I detest the modern Democratic Party, but trying to compare it to the 1860’s Democrats is farfetched in the extreme. During the 1860’s, Americans were fighting other Americans, not some barbaric savagery that is intent on killing us. The South is not comparable to Iraq. The South simply wanted to secede in peace, form their own country, and be left alone. They did not want to conquer the North. They were not a threat to the North, except economically. With the South gone, Southern ports would become free trade zones not subject to the high Northern tariff on imported goods, and economic activity would shift from Northern ports to Southern ones. Tax revenues to Washington would be dramatically slashed, since most of those revenues came from the South, and most of that was spent in the North.

Abraham Lincoln didn’t like slavery, but was willing to accept it to save the Union. The South, on the other hand, was willing to give it up if they could secede and be left alone. The reason North and South could not compromise was that neither was willing to change their position on the issue of secession.

Lincoln wrote a letter to the New York Sun and stated unequivocally that if he could save the Union by freeing the slaves, he would do it; if he could save the Union by not freeing the slaves he would do it; and if he could save the Union by freeing some of the slaves and leaving others alone, he would also do that. Whatever he did with regards to the slaves he would do only if it helped him achieve his major goal, to save the Union. Saving the Union by making it mandatory, of course, was not in keeping with one of our founding principles, the “consent of the governed,” but that’s another issue.

Lincoln hated slavery, but did not believe in the equality of man, as the wishful thinkers at Powerline would have you believe. He publicly stated that he would not be in favor of intermarriage with them, nor would he support making voters or jurors of them.

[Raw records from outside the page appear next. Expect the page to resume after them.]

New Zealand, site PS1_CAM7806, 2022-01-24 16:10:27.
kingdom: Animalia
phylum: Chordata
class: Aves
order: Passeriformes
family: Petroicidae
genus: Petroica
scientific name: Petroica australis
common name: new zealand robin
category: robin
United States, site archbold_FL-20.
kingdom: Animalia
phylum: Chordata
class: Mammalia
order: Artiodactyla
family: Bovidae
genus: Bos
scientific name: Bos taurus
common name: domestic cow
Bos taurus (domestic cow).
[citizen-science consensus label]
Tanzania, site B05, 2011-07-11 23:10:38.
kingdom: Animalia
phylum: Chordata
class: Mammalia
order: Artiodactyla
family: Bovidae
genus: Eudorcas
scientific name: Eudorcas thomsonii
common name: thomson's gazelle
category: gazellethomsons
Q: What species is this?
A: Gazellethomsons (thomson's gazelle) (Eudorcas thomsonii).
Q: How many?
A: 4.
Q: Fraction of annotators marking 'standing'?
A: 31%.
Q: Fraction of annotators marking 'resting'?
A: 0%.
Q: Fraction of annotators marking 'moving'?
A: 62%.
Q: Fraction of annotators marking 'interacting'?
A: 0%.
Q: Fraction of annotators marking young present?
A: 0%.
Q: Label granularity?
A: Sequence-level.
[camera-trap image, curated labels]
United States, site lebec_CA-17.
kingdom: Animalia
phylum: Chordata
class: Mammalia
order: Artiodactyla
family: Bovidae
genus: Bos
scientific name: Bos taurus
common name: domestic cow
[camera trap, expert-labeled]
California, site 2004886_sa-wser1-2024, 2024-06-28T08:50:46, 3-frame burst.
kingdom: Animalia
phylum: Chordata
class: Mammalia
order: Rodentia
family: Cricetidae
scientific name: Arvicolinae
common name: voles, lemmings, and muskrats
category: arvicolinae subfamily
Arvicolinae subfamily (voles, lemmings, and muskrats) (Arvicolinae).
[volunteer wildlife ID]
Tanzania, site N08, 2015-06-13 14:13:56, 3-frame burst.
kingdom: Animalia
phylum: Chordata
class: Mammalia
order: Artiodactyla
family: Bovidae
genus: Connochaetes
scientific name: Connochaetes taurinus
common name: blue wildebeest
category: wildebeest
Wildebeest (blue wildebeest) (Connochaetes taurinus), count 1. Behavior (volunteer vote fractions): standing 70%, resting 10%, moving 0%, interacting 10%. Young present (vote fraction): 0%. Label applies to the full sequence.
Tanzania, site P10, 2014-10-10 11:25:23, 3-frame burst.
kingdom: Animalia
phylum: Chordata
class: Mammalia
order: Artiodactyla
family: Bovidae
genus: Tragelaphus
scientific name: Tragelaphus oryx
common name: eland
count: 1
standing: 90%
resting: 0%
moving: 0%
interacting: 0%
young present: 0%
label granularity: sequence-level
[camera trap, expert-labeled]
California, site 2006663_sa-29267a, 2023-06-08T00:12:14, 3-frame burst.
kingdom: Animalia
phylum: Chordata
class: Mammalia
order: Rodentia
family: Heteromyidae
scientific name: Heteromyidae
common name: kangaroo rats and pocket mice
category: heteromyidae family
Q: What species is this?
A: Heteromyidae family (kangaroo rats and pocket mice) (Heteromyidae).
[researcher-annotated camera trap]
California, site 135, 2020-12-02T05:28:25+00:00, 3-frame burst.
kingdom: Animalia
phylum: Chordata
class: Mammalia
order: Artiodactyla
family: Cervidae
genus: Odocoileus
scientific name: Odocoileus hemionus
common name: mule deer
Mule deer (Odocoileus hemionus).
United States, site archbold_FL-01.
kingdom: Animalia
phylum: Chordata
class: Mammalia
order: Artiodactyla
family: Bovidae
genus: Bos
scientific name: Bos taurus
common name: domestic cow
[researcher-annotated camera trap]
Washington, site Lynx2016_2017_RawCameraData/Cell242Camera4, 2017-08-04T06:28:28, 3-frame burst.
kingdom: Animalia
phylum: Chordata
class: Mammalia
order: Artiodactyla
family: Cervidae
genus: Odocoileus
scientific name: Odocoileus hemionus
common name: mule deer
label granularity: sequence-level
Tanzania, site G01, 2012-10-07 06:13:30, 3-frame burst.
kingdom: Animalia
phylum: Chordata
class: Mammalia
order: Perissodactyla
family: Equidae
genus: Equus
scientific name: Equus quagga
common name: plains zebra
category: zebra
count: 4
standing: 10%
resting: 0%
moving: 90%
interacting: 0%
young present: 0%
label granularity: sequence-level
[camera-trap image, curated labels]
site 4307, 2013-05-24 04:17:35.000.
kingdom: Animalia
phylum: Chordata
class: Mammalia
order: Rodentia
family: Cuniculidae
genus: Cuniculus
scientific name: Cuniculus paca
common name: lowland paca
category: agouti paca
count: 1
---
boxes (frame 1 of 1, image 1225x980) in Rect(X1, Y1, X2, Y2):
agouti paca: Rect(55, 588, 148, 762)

In the early days of the war, he had a plan to deport all black people to South America or Liberia. In 1861 he told a group of free black men visiting the White House that both races suffered greatly in the other’s presence, and that “not a single man of your race is equal to a single man of ours.” He was not the enlightened crusader for justice that many modern school children have been led to believe.

Of course, Lincoln was a slick politician. He said different things to different audiences, based on the sentiments of his listeners. Powerline has found one speech that makes Lincoln sound like a flaming abolitionist and have used it until it’s worn out, while ignoring all of his other speeches that undermine their chosen beliefs about the man.

I will tell you what I believe, however, and you can ignore it as much as you like: I don’t mind. I believe that Lincoln was a tyrant; that his years in office were a reign of terror; and that he is the biggest fraud in American history.

You don’t have to agree, and we’ll still be friends.